··· EXERCISE MATERIALS

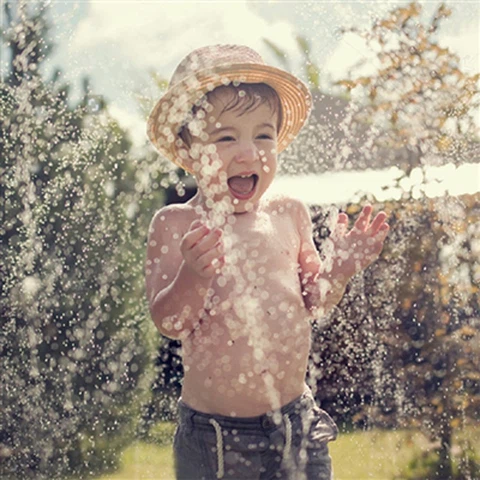 Kennisgeving fabrieksvakantie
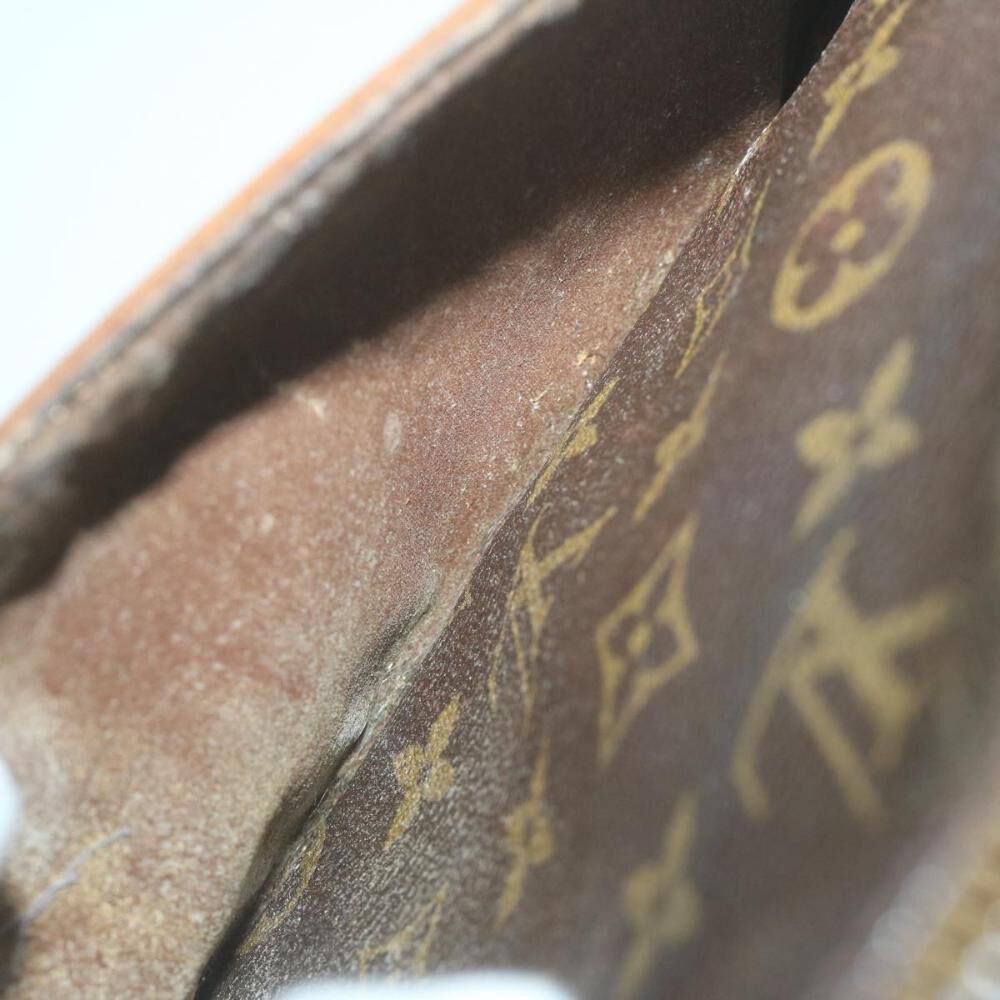 Louis Vuitton Compiegne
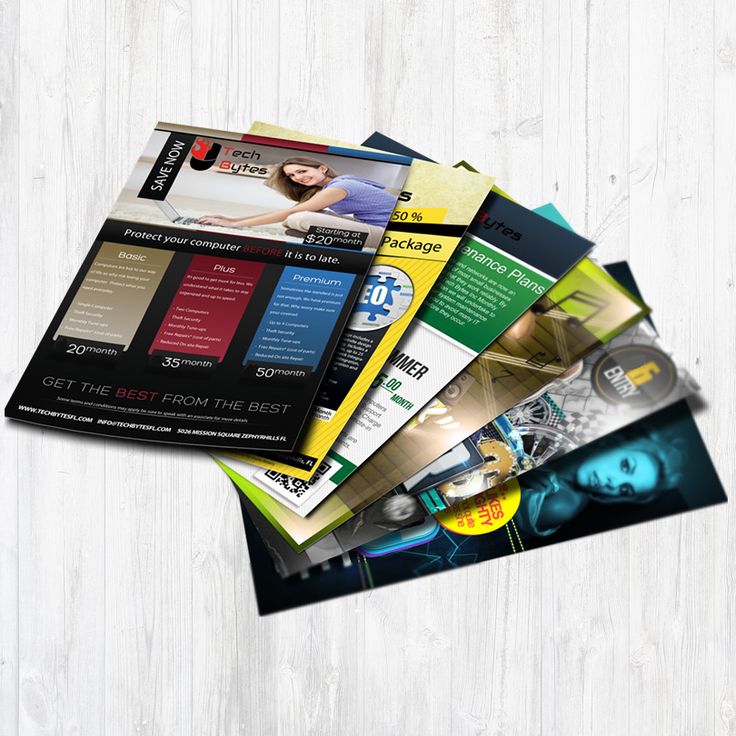 G Print UAE printing services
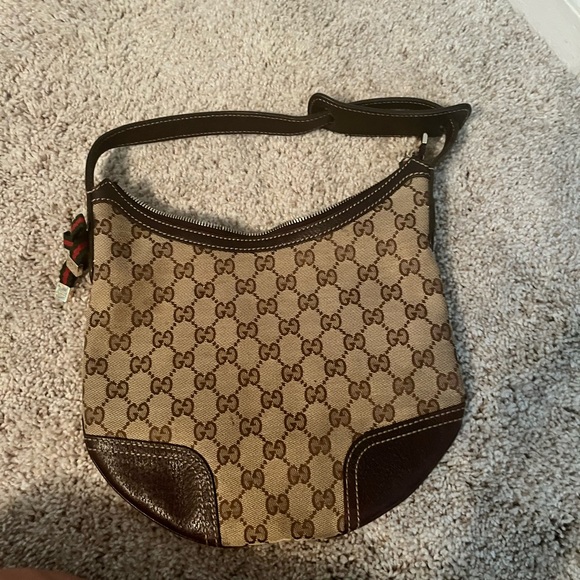 Gucci Bags Gucci Bag Authentic Poshmark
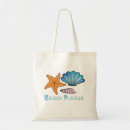 Search for beach please tote bags Ocean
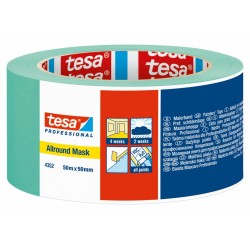 catalogo_tesa_4063565108136_04352-00004_LI490_front_pa.jpg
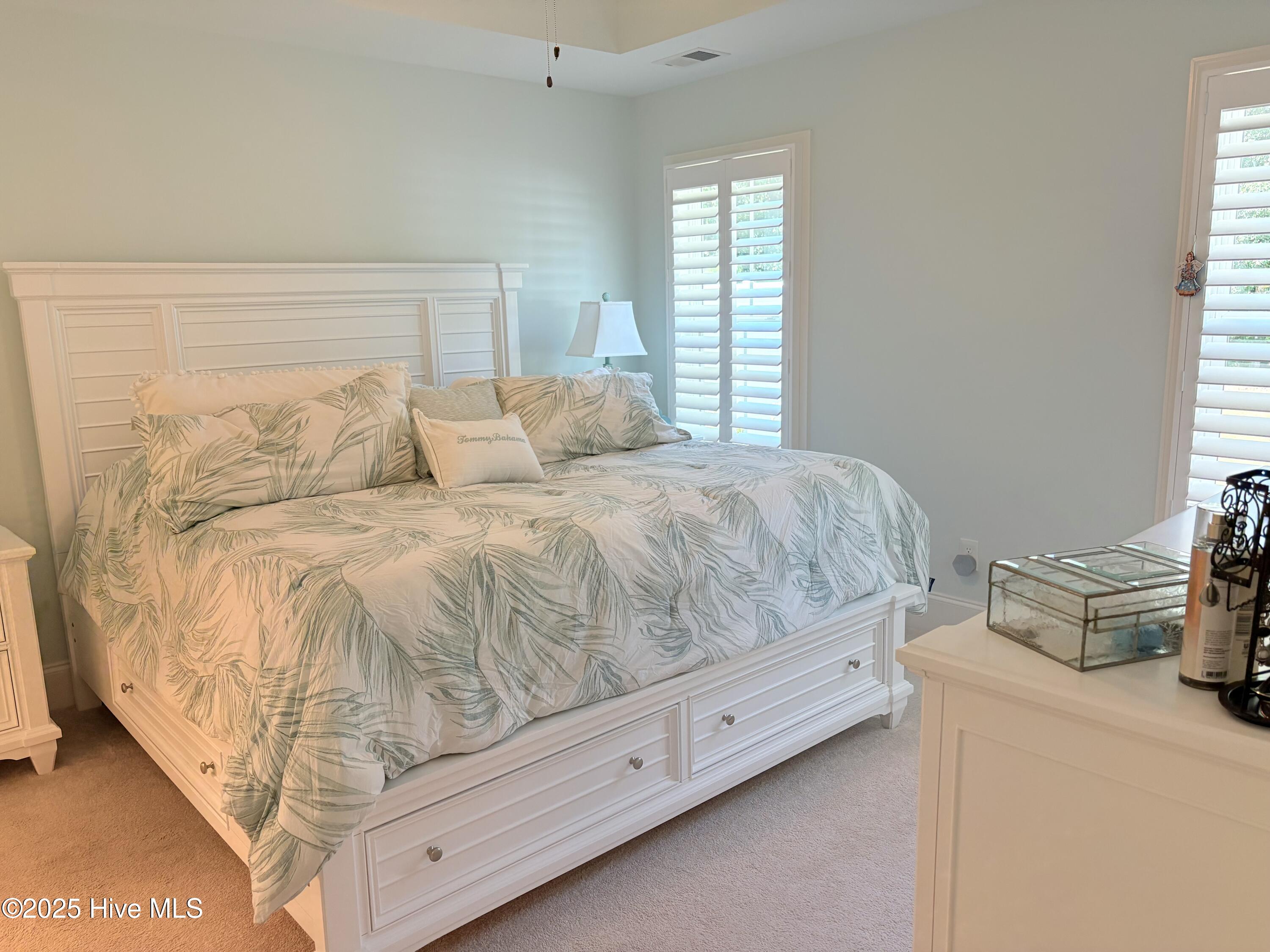 1272 Marsilio Lane Unit A Property Photo 16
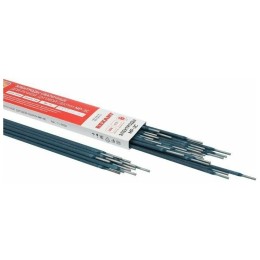 Электрод MP-3C REXANT, 350 мм/3 мм, пачка 1 кг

······

> [YOUR TASK] Print only the lines running from the line that contains "catalogo_tesa_4063565108136_04352-00004_LI490_front_pa.jpg" to the final line of the listing, both included. Omit every picture.

> [ANSWER SECTION]
 catalogo_tesa_4063565108136_04352-00004_LI490_front_pa.jpg
 1272 Marsilio Lane Unit A Property Photo 16
 Электрод MP-3C REXANT, 350 мм/3 мм, пачка 1 кг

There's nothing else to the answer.